Direct Carving is the practice of creating an original stone or wood sculpture, carving from a rough block of stone or piece of wood without making a model to copy. The sculptor lets the material suggest his subject matter and treatment, often leading to creative and artful solutions to the challenges the material presents. In his more advanced classes at the Museum School, Allen taught the principles and techniques of this method to his students who used stones and driftwood harvested from the New England beaches to sculpt extemporaneously.
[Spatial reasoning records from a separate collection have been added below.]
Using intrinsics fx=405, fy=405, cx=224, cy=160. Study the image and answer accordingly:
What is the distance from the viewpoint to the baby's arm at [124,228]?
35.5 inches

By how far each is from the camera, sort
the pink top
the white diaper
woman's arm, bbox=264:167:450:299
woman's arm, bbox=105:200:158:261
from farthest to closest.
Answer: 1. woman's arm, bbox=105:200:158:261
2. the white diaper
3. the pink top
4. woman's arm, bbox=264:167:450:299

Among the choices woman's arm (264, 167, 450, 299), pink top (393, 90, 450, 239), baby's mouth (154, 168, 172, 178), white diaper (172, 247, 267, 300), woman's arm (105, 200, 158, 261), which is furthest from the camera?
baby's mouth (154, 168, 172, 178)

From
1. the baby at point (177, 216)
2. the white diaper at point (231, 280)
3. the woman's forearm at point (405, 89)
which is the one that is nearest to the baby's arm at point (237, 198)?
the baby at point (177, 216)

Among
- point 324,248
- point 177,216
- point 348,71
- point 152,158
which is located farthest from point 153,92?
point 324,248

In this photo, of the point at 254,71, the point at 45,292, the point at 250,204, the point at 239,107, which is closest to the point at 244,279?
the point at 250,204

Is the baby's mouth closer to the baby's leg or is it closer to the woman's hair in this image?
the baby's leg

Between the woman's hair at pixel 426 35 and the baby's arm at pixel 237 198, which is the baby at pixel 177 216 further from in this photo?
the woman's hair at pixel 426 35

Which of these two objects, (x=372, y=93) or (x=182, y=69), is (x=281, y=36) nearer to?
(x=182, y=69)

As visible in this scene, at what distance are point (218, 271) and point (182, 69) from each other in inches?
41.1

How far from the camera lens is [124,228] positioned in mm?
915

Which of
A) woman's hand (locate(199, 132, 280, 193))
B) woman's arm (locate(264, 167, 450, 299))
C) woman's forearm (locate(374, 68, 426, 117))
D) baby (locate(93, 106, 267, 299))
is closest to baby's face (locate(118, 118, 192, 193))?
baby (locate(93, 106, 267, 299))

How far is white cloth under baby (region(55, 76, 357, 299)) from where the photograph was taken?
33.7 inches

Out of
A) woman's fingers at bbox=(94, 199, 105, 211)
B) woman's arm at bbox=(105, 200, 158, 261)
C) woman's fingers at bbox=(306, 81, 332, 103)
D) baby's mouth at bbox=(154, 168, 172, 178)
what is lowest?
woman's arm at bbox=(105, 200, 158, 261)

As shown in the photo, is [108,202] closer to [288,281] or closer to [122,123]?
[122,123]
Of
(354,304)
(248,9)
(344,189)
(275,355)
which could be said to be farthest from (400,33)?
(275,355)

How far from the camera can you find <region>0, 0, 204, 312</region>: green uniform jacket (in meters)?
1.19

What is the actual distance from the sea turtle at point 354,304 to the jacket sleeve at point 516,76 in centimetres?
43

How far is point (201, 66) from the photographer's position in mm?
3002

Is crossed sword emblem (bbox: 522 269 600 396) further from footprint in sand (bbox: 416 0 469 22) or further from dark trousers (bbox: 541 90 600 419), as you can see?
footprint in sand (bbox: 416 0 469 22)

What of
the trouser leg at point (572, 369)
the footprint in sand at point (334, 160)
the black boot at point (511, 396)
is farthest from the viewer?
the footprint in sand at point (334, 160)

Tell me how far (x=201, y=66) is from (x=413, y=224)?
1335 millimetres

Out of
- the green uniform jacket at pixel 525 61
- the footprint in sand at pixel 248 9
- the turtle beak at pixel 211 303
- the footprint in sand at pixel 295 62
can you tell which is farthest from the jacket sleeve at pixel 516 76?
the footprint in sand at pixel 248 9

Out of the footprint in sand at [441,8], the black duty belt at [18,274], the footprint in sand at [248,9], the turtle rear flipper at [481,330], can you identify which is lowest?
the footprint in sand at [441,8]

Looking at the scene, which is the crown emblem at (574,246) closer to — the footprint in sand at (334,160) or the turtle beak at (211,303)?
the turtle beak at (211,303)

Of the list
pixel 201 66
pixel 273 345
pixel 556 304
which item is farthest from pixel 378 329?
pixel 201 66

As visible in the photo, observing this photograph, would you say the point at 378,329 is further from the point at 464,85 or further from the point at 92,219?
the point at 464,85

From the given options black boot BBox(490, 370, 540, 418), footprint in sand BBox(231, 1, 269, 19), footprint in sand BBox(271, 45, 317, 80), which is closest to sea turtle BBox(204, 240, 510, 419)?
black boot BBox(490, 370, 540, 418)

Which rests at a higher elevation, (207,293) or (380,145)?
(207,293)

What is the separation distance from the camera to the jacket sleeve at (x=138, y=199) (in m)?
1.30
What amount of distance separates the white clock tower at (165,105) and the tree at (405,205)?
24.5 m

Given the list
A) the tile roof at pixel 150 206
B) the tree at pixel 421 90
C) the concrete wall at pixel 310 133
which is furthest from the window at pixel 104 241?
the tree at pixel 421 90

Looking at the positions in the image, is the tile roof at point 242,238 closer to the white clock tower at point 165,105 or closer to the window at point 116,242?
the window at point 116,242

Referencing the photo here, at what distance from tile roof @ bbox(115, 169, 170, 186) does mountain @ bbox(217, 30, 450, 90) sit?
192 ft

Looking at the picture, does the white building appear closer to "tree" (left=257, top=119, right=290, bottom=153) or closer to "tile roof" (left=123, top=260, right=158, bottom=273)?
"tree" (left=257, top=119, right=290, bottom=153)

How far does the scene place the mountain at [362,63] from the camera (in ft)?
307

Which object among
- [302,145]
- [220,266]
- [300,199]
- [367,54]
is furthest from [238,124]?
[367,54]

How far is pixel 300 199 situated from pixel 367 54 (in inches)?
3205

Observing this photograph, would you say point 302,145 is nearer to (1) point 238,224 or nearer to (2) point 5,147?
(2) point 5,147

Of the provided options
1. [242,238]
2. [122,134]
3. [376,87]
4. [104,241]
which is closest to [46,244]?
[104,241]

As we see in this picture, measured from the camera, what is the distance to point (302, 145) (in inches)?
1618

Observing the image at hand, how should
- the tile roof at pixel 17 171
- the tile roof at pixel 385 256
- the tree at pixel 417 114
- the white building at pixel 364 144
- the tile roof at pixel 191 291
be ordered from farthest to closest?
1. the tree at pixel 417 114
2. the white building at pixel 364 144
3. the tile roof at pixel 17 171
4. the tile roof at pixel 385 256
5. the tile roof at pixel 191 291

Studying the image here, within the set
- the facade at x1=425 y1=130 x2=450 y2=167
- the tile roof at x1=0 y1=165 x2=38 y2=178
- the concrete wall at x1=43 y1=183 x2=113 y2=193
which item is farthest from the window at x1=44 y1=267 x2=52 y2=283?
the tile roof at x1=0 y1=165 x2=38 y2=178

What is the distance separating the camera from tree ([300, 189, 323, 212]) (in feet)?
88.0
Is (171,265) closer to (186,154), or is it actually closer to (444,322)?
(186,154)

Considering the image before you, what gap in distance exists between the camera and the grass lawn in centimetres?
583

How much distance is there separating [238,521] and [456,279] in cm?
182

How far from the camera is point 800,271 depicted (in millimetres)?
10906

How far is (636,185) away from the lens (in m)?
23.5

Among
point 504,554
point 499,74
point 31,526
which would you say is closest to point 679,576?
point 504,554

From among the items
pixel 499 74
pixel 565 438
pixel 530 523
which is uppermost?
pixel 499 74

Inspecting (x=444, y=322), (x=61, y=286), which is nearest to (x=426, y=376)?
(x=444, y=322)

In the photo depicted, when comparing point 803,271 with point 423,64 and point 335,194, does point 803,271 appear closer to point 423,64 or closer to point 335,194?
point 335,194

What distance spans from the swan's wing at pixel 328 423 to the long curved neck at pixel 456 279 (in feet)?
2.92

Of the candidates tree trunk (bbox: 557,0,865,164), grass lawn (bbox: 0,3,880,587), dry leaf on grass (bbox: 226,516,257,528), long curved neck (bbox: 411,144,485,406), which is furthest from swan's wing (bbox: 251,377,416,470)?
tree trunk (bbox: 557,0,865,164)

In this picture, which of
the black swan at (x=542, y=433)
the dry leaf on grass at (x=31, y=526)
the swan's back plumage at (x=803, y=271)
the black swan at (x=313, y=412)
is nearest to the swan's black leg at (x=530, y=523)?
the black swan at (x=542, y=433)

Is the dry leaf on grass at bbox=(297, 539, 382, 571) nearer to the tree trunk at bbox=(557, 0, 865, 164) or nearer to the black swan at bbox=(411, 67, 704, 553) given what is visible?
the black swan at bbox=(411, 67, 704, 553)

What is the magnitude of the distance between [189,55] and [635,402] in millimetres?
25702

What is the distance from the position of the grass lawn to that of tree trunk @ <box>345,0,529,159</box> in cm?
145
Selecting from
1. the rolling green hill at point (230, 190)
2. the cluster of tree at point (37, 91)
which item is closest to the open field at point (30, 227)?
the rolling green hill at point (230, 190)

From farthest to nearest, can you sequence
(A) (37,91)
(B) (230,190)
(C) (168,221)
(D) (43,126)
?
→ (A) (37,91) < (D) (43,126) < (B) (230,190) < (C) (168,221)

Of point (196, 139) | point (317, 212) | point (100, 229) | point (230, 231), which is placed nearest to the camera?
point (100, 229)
Stone is plentiful along the Maine coastline, a perfect medium for a sculptor who is inspired by nature. In the summers, Frederick Allen sculpted for his own pleasure at his summer home on North Haven Island, using for materials the granite and greenstone found on the beach of Bartlett’s Harbor and the pink granite quarried at the sister island, Vinalhaven. Native North Haven stone is a schist material called North Haven Greenstone. However, much of the stone found on the beaches was granite, brought by the glaciers. The stones varied in size from ‘pebbles’ (eight inches) to boulders.
When he had the time and peace of mind to carve, he would usually start work there in North Haven where it was quiet. Walking along the shore in front of his cottage, he searched for pieces of stone, shaped by the waves over time. Those that spoke to him, he would turn into imaginative works of art, carving just for fun and to satisfy his creative urges. Some pieces are quirky and charming, others are sophisticated, but all are quite modern in their simplicity.
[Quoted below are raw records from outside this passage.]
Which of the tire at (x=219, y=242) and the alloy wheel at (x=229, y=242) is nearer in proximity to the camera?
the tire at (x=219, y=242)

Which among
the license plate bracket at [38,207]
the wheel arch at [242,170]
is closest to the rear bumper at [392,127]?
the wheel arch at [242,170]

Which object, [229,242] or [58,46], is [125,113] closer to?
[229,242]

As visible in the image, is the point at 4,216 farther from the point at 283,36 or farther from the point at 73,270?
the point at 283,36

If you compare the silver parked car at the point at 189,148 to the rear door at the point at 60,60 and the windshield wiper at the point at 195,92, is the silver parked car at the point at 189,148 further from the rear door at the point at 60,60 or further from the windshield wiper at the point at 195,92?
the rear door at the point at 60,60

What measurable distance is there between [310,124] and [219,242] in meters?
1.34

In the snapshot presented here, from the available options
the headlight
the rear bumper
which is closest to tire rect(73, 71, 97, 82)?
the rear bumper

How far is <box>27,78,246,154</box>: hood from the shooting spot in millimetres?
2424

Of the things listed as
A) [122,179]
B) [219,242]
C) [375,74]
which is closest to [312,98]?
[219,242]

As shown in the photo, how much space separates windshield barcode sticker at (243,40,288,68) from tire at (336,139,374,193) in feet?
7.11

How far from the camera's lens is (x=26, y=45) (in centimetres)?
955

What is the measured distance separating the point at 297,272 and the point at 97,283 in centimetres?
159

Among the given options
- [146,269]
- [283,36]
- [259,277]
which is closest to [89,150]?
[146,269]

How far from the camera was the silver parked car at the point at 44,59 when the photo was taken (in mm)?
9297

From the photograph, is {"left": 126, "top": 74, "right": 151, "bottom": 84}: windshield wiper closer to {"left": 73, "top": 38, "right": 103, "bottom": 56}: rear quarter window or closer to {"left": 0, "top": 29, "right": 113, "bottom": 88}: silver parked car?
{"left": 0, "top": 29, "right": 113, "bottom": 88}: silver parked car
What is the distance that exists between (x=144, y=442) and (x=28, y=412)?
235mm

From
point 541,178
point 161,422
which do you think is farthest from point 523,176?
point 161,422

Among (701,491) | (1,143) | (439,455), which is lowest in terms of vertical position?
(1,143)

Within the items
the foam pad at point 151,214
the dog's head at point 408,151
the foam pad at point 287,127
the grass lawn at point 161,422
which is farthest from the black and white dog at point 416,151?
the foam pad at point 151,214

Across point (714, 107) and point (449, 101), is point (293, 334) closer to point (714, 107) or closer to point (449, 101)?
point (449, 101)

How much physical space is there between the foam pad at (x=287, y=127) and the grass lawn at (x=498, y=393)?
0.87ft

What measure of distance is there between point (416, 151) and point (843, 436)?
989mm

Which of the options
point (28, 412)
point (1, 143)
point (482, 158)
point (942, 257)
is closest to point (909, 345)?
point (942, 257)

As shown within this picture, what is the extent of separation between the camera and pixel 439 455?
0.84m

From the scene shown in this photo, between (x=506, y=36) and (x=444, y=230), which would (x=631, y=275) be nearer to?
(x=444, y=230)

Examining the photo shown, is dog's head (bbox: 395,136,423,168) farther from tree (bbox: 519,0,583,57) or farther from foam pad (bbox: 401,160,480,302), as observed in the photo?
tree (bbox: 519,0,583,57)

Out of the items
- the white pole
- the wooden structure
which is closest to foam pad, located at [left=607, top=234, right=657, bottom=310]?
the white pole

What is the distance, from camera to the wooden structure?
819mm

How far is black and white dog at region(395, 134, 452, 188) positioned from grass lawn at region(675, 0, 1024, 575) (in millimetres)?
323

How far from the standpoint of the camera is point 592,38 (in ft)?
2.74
To see all pieces in the Direct Carving category, click here.
He carved by hand at first with a hammer and chisel when there was no electricity, then with a pneumatic tool in later years to make his work easier. He preferred to carve and model outside in the special summer light of the island by the ocean which had shaped his material, but stone sculpture takes time and weather doesn’t always cooperate with clay, so he built a boathouse in 1933. He incorporated an overhead skylight so it would do double duty as a studio, and used when it was cold or rainy. His son Frederick remembers those creative projects, He “bought a compressed-air stone cutting outfit and made several stone sculptures.”
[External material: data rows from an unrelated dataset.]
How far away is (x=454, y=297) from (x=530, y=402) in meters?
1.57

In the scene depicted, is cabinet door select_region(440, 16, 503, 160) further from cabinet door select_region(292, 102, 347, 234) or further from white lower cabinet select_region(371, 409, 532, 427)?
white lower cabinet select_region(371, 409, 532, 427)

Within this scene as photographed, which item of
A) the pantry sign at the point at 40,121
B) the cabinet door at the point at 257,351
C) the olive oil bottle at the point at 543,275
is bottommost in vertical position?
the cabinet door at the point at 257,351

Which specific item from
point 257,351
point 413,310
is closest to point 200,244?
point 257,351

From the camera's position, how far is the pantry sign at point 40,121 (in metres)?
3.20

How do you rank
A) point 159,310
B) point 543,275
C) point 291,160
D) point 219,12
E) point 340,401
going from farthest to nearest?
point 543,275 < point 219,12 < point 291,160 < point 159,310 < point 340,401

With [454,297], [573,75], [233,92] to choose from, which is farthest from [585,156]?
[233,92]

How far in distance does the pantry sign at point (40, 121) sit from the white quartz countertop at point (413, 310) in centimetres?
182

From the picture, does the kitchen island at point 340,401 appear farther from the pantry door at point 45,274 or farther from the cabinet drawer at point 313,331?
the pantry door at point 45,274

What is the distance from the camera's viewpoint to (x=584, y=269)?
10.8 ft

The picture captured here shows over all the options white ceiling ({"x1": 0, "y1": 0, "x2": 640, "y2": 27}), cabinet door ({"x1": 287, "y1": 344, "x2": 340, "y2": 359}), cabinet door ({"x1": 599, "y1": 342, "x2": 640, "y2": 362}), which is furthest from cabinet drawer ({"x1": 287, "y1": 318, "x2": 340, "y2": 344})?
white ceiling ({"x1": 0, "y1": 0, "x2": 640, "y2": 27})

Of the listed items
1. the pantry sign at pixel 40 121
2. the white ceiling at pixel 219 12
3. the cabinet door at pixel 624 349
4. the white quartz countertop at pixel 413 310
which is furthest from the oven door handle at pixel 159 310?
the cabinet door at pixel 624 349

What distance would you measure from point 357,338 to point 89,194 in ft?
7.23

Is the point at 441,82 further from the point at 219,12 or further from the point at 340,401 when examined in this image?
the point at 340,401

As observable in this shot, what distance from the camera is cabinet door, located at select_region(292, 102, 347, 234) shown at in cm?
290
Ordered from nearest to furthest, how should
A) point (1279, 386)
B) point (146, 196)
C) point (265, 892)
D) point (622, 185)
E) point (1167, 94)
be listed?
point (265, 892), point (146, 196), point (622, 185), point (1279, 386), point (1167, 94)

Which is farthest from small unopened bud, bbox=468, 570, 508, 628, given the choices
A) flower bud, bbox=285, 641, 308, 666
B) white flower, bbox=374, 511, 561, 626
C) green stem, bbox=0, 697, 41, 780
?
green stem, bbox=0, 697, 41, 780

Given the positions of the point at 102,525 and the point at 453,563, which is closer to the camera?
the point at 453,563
Shapes suggested internal forms to him. By chipping away the surface, polished and darkened by the ocean waves, he revealed the forms he saw in his imagination and helped them emerge from inside where they were encased in a discolored shell. Peeling some of that away, the crystalline structure of the stone was exposed and its untouched fresh, bright surface brought into the sparkling Maine light. Here it created form by the way it bounced off the crystals to highlight details or was absorbed into the center to create shadows. Texture and light serve as the sculptor’s color. The juxtaposition of rough and smooth surfaces suggest depth with alternating open space and solid form, while variations in texture, create light and shadow, playing with the subtle tonalities.
Some of his carvings seem like sketches in stone where details are only suggested. They are included to show that “any stone may become a piece of sculpture.” (Betty Smith) However, a sketch format doesn’t mean that the art is unfinished. At times the lack of detail emphasizes the importance of the internal structure to a sculptor, a subject that was hotly debated at the turn of the century. Thayer Tolles, in her essay on “Refined Picturesqueness” states that “By the late 1880’s, most critics understood the concept of finish as the successful projection of effect as much as a reference to the state of an object’s polish.”